Kanban works in a car factory because the time to complete a particular job is well known. A Corolla comes off the line every 97 seconds. The factory is set up to produce a car’s worth of parts every 97 seconds as well. The parts are highly repeatable, so if it takes more than 97 seconds to build four doors, then you need either multiple steps, or parallelism, whatever makes the most sense. Once you have figured out exactly how long it takes to build a door it can be done again and again. Software is not so repeatable. Every software job is different and unique. How does that work with Kanban? The interesting thing: it does not turn out to matter. You break features into stories that are approximately the same size, but if one story takes three times the effort as another story, no problem. With software the job does not need to be timed to fit into 97 second slots. We can be flexible in the time dimension: one story takes one day, and another takes three days. What is important is that that story, no matter how long it takes, is completed before another is pulled in by that resource. With this understanding, my biggest concern was eliminated.

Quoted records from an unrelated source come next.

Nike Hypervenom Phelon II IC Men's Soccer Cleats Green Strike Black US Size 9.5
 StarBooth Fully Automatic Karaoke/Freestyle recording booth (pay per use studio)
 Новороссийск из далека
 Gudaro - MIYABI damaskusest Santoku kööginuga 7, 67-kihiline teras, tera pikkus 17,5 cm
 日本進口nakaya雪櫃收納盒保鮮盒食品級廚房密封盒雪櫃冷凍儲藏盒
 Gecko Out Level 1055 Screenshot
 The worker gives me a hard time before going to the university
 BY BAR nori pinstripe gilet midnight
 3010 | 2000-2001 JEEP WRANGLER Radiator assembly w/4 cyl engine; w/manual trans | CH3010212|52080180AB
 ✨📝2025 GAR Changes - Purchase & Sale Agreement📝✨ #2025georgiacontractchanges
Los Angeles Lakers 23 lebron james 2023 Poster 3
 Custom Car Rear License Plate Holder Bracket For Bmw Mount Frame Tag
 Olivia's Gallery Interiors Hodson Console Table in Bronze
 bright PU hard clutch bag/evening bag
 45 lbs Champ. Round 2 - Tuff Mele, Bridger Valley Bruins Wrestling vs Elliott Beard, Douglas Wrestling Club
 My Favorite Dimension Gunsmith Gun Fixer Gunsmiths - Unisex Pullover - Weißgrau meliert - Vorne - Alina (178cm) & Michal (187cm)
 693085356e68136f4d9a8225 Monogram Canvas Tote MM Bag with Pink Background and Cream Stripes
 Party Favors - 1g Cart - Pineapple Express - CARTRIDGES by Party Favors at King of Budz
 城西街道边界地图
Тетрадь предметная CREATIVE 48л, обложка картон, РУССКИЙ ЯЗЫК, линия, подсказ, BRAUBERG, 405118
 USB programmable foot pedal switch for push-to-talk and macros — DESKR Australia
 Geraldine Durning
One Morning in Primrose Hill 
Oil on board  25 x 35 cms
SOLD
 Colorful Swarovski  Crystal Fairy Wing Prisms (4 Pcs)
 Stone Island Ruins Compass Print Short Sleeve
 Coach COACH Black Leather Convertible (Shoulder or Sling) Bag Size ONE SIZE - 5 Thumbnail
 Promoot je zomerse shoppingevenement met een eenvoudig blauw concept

Clearly the method requires that features be broken down into fine grained stories. If you did not do this, you run the risk of “starving the line”. That is, one phase is filled with long running jobs, and the following phase has completed all their work. One area to explore is when the feature designer claims that the feature can not be broken down into small stories. There are surely techniques to address this, including job classification and prioritization, minimum marketable features, and other details which I can’t cover in this post.
Finally, it appears to me that a teams with a long practice of waterfall development might be able to evolve into this method. There is no big disruptive change. Just make the process visible, and limit the amount of work that is in progress at any given time. This allows Taiichi Ohno’s concept of “autonomism” to take over, and team can self organize to become more efficient. This make a lot of sense.